Kennedy suikasti de darbedir mesela. Suikastin arkasında israilin olduğu söylenir . İsrail'i kuran da İngilteredir denir.(Lawrence den beri gelen İngiliz fitneciliği ,iki yüzlülüğü mü diyelim ) 60 da Menderes, Kennedy, Malcolm x, Martin Luther King, Che Guevara öldürülmüştü. (listede başka kimler var bilmiyorum . Gandhi de vardı galiba ). Böyle pespeşe önemli popüler ,yükselmekte olan, sevilen liderlerin öldürülmeleri tesadüf değil gibi geliyor bana. Belki ölüm listesi önceden hazırlanmıştı. Listede de bu isimler vardı ve sırayla infaz gerçekleşti  Kennedy'in Menderes'in asılma kararına mektupla karşı çıktığını duymuştum. Ne derece doğru bilemem. Ama  listedekilerin hepsi bir şekilde muhalif olmalıydı  . Her ne kadar fazla cesur ulu orta anlatılan şeylerin doğruluğundan kuşkulansamda Menderes 'in iç hesaplaşmaya kurban gittiği söylenmekte.Menderes'in yahudi kökenli olduğu ve  Türkiye yi yönetmek , söz sahibi olmak için yarışan Yahudi  aileler arasında ki rekabetin kurbanı olduğu iddia edilir .Öldürülecekler in listesinin yapıldığı teorisi bu düşünceyi çöpe atmakta. Kennedy katolikti, Che  marksisti , Malcolm x zenci haklarını savunan son dönem islami kimliğiyle öne çıkan bir liderdi, Martin Luther King de halkının özgürlüğünü savunan biriydi,Gandhi zaten Tanrının adamıydı . (Liste varsa eğer Gandhi 'nin masumiyeti Listedekileri aklamaya yeter )

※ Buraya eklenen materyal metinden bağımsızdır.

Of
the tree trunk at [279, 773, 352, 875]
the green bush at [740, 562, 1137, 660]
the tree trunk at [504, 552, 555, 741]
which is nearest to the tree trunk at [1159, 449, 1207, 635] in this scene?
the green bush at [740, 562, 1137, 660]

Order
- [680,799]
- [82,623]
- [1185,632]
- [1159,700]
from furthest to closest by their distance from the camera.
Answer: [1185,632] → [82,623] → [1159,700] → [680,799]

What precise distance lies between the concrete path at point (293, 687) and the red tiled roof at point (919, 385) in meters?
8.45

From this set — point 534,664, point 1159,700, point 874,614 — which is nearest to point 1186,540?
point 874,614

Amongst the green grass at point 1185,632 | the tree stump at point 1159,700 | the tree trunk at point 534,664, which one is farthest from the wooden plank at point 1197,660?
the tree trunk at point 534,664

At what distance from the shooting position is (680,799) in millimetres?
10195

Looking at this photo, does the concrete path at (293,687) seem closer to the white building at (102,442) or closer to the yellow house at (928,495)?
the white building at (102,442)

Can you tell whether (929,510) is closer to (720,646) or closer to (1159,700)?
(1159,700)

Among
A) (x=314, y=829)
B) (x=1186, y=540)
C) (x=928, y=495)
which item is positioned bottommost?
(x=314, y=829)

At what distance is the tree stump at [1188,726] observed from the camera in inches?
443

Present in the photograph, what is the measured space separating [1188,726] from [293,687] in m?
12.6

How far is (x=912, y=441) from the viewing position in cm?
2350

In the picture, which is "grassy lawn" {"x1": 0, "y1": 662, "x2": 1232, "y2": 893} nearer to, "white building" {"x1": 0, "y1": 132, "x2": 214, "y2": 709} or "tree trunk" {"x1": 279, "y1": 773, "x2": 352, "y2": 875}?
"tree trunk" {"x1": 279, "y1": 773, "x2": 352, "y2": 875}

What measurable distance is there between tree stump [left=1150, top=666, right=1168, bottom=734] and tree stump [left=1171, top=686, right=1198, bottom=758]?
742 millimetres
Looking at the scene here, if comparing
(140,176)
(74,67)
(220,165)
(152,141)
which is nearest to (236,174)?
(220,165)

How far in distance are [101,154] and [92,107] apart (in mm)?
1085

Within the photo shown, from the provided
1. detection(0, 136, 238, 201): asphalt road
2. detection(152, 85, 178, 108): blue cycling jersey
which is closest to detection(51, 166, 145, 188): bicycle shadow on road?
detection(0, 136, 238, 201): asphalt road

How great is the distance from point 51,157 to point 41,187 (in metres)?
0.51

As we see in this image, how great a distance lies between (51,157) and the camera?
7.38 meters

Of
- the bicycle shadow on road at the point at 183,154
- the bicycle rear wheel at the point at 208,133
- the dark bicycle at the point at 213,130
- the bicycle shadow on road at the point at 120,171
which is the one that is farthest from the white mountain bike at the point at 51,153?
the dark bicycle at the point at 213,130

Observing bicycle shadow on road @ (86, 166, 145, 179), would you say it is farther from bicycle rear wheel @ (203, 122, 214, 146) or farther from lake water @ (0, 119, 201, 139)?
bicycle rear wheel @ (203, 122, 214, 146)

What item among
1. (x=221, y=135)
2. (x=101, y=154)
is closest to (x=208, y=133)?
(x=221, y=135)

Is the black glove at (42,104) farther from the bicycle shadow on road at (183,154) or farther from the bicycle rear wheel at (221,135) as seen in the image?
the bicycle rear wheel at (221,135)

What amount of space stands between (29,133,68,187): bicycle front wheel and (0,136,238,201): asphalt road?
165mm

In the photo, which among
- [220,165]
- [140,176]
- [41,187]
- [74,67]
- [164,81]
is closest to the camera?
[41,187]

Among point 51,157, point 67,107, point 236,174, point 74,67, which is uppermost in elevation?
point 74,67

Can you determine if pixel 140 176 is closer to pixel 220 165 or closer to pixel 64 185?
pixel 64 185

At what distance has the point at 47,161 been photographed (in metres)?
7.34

Öldürülenlerin ortak noktası, yaşasalardı ne olurdu sorusuna verilecek cevapta gizli. Menderes'in hata yapan ama idam edilecek kadar kötü biri olmadığını düşünenlerdenim . Ölüm listesi varsa ,Listedekileri öldürenler  bana göre"kötü " ydü ve karanlık tarafı temsil ediyordu. 

Link to post
Sitelerde Paylaş
  • Konuyu Görüntüleyenler   0 kullanıcı

    Sayfayı görüntüleyen kayıtlı kullanıcı bulunmuyor.

×
×
  • Yeni Oluştur...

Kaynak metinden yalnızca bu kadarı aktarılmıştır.